Having dodged the issue of popular endorsement of EWC, Dr Motshekga put forward an explanation of why it would be necessary: ‘The triple challenge of poverty, unemployment and inequality is very high. Our economy is not in good shape and we believe that if this land question is sorted out, we will be able to speed up the processes of building the economy of this country.’

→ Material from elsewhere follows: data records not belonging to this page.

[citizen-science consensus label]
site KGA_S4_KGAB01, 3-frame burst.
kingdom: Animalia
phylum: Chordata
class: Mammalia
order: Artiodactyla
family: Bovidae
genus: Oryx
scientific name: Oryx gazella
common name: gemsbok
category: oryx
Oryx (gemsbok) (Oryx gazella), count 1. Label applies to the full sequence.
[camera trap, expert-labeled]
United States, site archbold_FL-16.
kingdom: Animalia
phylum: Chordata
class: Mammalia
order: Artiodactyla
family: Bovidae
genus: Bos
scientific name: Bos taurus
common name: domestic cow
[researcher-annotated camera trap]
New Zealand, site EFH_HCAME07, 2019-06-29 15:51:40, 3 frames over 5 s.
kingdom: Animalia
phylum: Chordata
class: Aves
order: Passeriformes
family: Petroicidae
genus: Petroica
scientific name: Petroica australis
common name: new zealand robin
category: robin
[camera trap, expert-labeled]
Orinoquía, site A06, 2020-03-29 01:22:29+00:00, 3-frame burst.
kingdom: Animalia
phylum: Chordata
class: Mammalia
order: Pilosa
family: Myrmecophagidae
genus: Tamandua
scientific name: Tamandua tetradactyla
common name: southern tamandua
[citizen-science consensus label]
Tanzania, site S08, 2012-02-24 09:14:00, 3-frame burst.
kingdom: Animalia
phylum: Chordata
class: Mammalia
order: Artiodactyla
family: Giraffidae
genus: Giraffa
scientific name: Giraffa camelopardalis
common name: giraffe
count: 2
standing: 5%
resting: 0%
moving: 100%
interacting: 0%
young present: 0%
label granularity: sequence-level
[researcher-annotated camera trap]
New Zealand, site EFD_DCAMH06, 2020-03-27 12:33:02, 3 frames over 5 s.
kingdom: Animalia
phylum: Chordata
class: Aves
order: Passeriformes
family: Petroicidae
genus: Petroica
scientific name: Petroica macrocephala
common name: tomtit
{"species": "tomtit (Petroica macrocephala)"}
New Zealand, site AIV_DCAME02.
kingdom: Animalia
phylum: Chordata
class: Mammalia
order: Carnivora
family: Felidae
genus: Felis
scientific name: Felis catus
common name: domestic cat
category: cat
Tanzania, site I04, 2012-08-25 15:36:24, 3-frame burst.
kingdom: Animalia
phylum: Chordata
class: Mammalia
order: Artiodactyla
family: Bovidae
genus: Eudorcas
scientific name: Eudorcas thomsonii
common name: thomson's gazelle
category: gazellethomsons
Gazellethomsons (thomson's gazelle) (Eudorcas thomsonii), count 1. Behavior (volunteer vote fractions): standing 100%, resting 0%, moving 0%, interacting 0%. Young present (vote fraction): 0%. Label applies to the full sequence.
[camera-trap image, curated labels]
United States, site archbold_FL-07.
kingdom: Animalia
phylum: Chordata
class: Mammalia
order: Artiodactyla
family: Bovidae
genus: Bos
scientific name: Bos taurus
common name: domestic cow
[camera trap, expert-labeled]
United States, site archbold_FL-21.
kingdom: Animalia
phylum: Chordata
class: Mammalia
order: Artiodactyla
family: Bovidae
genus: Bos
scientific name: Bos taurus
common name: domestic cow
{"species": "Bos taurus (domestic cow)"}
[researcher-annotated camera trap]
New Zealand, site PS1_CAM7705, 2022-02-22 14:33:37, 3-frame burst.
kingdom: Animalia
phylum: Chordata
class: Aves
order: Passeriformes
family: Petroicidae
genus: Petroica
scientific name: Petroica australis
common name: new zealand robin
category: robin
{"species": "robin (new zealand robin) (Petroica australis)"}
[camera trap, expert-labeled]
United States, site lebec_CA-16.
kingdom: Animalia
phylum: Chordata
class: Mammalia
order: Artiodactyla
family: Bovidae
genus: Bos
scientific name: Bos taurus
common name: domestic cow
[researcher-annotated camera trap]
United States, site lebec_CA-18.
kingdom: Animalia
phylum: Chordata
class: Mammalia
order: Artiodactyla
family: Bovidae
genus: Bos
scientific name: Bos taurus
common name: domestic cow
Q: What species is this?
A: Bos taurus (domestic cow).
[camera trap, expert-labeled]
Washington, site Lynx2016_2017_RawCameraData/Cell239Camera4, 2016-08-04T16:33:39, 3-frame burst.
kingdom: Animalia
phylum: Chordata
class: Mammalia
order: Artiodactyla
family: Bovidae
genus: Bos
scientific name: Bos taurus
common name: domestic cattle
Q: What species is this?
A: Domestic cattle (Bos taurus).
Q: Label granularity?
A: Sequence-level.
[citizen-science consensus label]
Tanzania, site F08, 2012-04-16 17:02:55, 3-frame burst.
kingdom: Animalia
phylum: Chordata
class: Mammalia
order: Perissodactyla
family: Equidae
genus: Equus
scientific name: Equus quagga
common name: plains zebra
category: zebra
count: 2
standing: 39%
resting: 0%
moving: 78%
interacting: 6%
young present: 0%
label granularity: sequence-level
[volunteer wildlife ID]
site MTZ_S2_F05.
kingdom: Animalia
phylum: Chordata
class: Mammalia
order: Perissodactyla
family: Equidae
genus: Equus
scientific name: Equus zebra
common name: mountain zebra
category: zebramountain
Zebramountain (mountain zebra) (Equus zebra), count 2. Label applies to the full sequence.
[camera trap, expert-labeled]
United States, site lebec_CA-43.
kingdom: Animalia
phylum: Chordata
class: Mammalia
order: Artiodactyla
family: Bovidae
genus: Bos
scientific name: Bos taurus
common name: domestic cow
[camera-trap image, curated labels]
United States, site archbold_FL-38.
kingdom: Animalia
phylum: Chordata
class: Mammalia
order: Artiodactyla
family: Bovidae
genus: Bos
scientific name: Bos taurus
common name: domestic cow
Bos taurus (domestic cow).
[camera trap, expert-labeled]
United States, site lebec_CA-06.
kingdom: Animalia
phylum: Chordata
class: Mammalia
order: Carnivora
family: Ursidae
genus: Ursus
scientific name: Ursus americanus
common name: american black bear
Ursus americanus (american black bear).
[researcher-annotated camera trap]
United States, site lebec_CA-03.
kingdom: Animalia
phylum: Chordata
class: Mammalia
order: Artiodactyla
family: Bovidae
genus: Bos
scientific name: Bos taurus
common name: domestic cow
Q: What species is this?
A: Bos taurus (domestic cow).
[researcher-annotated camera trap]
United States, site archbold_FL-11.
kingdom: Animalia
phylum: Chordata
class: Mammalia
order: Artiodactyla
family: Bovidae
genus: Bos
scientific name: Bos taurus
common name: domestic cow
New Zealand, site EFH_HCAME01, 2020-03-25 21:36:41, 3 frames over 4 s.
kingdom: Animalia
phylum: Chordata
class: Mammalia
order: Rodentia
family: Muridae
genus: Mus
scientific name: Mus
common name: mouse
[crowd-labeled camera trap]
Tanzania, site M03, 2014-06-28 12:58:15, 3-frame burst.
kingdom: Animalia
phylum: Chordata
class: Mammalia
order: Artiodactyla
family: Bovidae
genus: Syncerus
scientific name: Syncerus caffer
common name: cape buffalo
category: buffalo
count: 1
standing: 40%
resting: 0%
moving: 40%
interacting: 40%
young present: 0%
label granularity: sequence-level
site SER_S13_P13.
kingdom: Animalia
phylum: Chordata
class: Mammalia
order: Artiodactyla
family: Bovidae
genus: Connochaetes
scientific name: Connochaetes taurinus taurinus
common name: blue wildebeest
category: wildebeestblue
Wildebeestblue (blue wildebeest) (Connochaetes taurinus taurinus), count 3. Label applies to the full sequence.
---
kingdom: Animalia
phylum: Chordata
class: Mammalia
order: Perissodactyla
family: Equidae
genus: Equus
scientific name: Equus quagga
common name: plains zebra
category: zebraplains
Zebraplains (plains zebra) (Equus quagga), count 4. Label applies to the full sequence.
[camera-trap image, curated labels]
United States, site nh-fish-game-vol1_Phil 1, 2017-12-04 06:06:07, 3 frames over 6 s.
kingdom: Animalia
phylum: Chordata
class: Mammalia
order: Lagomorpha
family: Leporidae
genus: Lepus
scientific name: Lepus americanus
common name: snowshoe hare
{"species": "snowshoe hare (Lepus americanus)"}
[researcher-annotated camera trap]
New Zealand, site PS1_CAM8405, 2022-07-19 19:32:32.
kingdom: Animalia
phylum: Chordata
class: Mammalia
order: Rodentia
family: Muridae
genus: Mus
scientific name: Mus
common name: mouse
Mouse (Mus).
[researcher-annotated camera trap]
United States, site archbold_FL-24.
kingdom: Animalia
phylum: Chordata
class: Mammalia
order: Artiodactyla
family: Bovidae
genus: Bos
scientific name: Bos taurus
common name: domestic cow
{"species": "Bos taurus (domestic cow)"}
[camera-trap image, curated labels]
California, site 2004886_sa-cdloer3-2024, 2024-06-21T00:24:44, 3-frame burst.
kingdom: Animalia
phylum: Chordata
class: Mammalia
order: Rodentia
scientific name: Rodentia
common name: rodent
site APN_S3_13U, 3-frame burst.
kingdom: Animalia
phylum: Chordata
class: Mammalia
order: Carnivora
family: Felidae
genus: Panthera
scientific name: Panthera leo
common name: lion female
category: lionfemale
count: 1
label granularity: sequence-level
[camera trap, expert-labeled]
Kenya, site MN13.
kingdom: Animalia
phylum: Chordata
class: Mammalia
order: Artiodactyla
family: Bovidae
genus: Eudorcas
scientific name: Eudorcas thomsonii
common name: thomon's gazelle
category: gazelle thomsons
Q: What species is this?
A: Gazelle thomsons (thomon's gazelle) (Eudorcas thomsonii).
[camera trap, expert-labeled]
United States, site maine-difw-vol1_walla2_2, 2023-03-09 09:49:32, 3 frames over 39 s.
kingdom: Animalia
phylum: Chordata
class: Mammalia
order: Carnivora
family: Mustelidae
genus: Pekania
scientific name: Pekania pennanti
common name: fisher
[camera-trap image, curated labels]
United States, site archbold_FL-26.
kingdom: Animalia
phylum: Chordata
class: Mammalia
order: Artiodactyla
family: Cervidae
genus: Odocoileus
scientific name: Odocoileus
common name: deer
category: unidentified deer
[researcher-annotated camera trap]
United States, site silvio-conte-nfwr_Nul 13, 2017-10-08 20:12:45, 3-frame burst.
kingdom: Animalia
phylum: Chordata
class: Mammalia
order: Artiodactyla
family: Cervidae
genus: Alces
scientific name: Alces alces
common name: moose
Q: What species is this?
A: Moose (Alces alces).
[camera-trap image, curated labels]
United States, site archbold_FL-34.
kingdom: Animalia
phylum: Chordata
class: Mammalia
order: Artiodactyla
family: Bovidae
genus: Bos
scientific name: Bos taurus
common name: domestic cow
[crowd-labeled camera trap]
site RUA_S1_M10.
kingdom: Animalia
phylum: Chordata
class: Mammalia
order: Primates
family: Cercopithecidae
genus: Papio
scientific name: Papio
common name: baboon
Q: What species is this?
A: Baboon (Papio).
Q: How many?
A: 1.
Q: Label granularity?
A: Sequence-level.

He is correct about the challenges confronting South Africa, and about the economic anaemia that confounds the country (something that is not unrelated to the economic stewardship exercised by his party over the past decade). And a well-executed programme of land reform holds some promise for South Africa, although it hardly matches even the rudiments of a comprehensive solution to the problems of a rapidly urbanising society, where the most lucrative opportunities are to be found in cities and depend on education and skills.

And if ‘land reform’ is to be defined by government intrusion into private property rights via EWC, and a statist approach to landholding (existing policy sees the state as landlord for the ‘beneficiaries’ of much of its land reform endeavours), this will only undermine South Africa’s prospects. Concerningly, this appears to be the path that the country is on – and it is one that has already served to push investment and growth opportunities away.

Fortunately, it is not too late to step back and listen to the injunctions of popular sentiment and economic rationality. We at the IRR have put forward ideas for both rural and urban land reform, based on private titling, upskilling, investment in infrastructure, the provision of adequate funding made accessible through new mechanisms such as a Commercial Farming Fund and Farming Empowerment bonds, and the like.

In other words, addressing the failures of land reform would involve taking a hard look at what actually ails land reform – as opposed to what fits an untidy ideological narrative – and adjusting accordingly. And while ‘numbers’ may not be decisive in good policy, such a change would have the pleasing advantage of aligning neatly with what most South Africans would like to see.


Terence Corrigan is a project manager at the Institute of Race Relations.